Handwritten_Text_Recognition

Overview

Deep Learning framework for Line-level Handwritten Text Recognition

Short presentation of our project

  1. Introduction

  2. Installation
    2.a Install conda environment
    2.b Download databases

    • IAM dataset
    • ICFHR 2014 dataset
  3. How to use
    3.a Make predictions on unlabelled data using our best networks
    3.b Train and test a network from scratch
    3.c Test a model without retraining it

  4. References

  5. Contact

1. Introduction

This work was an internship project under Mathieu Aubry's supervision, at the LIGM lab, located in Paris.

In HTR, the task is to predict a transcript from an image of a handwritten text. A commonly used structure for this task is Convolutional Recurrent Neural Networks (CRNN). One CRNN network consists of a feature extractor (often with convolutional layers), followed by a recurrent network (LSTM).

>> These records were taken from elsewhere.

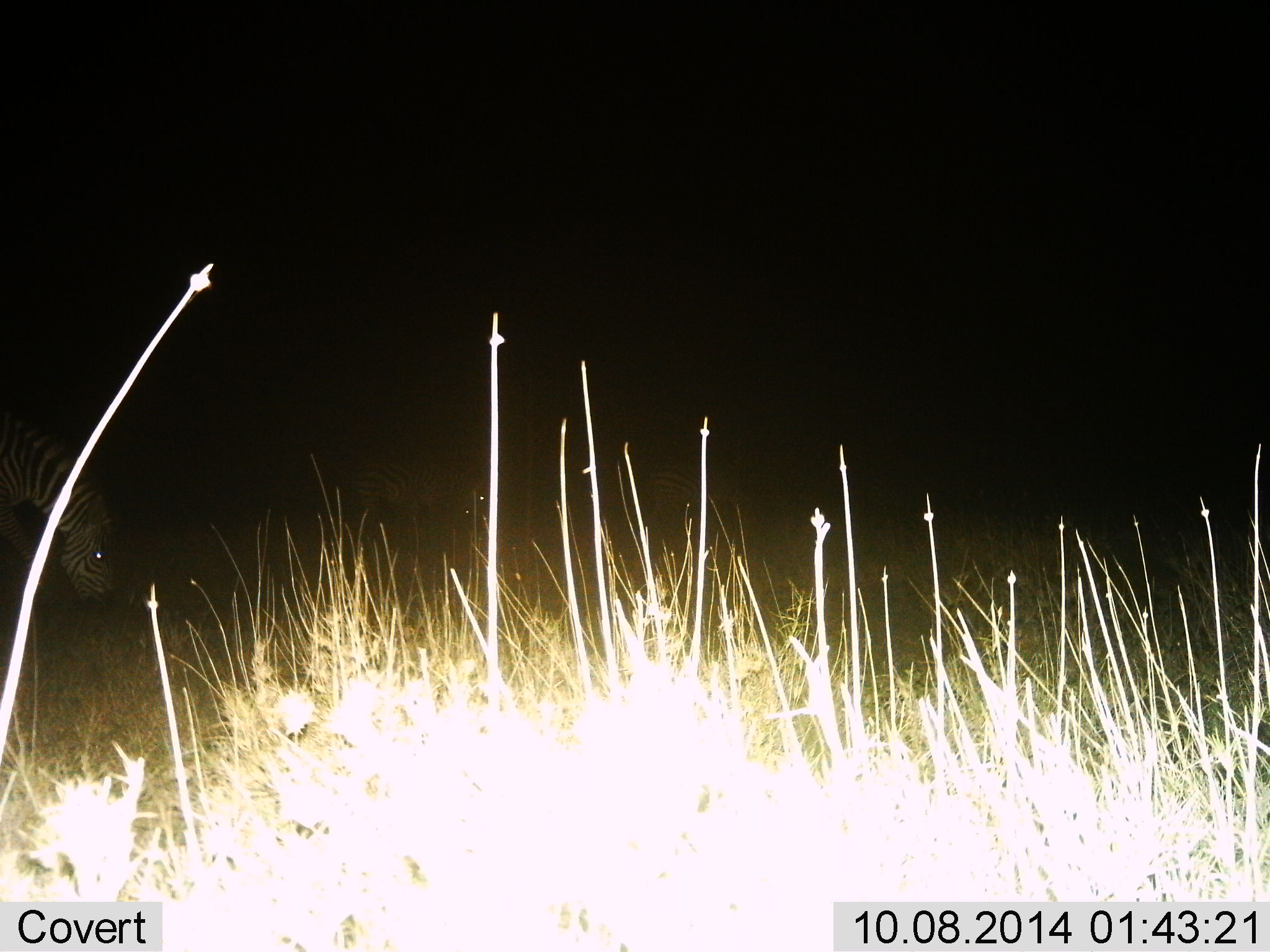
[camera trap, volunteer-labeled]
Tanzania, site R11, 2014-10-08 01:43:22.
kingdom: Animalia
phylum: Chordata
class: Mammalia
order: Perissodactyla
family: Equidae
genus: Equus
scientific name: Equus quagga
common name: plains zebra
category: zebra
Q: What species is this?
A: Zebra (plains zebra) (Equus quagga).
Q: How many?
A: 1.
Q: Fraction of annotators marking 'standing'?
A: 20%.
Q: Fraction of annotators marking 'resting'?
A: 0%.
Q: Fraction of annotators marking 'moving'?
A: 10%.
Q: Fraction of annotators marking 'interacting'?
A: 0%.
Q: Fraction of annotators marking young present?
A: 0%.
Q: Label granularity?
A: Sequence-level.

This github provides a framework to train and test CRNN networks on handwritten grayscale line-level datasets. This github also provides code to generate predictions on an unlabelled, line-level, grayscale line-level dataset. There are several options for the structure of the CRNN used, image preprocessing, dataset used, data augmentation.

alt text

2. Installation

Prerequisites

Make sure you have Anaconda installed (version >= to 4.7.10, you may not be able to install correct dependencies if older). If not, follow the installation instructions provided at https://docs.anaconda.com/anaconda/install/.

Also pull the git.

2.a Download and activate conda environment

Once in the git folder on your machine, run the command lines :

conda env create -f HTR_environment.yml
conda activate HTR 

2.b Download databases

You will only need to download these databases if you want to train your own network from scratch. The framework is built to train a network on one of these 2 datasets : IAM and ICFHR2014 HTR competition. [ADD REF TO SLIDES]

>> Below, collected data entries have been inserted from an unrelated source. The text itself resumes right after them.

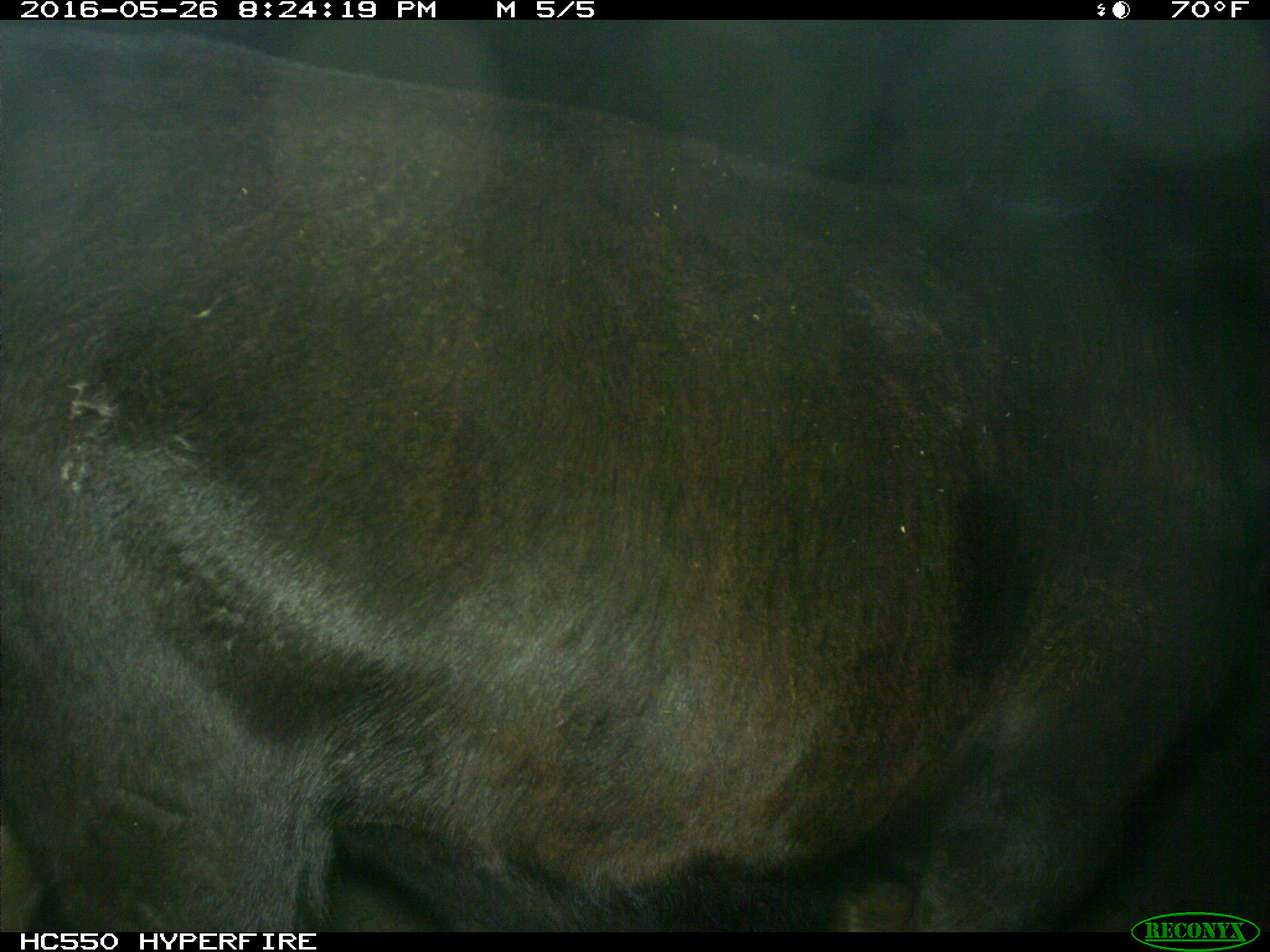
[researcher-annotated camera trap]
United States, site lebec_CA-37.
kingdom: Animalia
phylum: Chordata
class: Mammalia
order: Artiodactyla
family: Bovidae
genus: Bos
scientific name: Bos taurus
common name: domestic cow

  • Before downloading IAM dataset, you need to register on this website. Once that's done, you need to download :

    • The 'lines' folder at this link.
    • The 'split' folder at this link.
    • The 'lines.txt' file at this link.
  • For ICFHR2014 dataset, you need to download the 'BenthamDatasetR0-GT' folder at this link.

Make sure to download the two databases in the same folder. Structure must be

Your data folder / 
    IAM/
        lines.txt
        lines/
        split/
            trainset.txt
            testset.txt
            validationset1.txt
            validationset2.txt
            
    ICFHR2014/
        BenthamDatasetR0-GT/ 

    Your own dataset/

3. How to use

3.a Make predictions on your own unlabelled dataset

Running this code will use model stored at model_path to make predictions on images stored in data_path. The predictions will be stored in predictions.txt in data_path folder.

python lines_predictor.py --data_path datapath  --model_path ./trained_networks/IAM_model_imgH64.pth --imgH 64

/!\ Make sure that each image in the data folder has a unique file name and all images are in .jpg form. When you use our trained model with imgH as 64 (i.e. IAM_model_imgH64.pth), you have to set the argument --imgH as 64.

3.b Train a network from scratch

python train.py --dataset dataset  --tr_data_path data_dir --save_model_path path

Before running the code, make sure that you change ROOT_PATH variable at the beginning of params.py to the path of the folder you want to save your models in. Main arguments :

  • --dataset: name of the dataset to train and test on. Supported values are ICFHR2014 and IAM.
  • --tr_data_path: location of the train dataset folder on local machine. See section [??] for downloading datasets.
  • --save_model_path: path of the folder where model will be saved if params.save is set to True.

Main learning arguments :

  • --data_aug: If set to True, will apply random affine data transformation to the training images.

  • --optimizer: Which optimizer to use. Supported values are rmsprop, adam, adadelta, and sgd. We recommend using RMSprop, which got best results in our experiments. See params.py for optimizer-specific parameters.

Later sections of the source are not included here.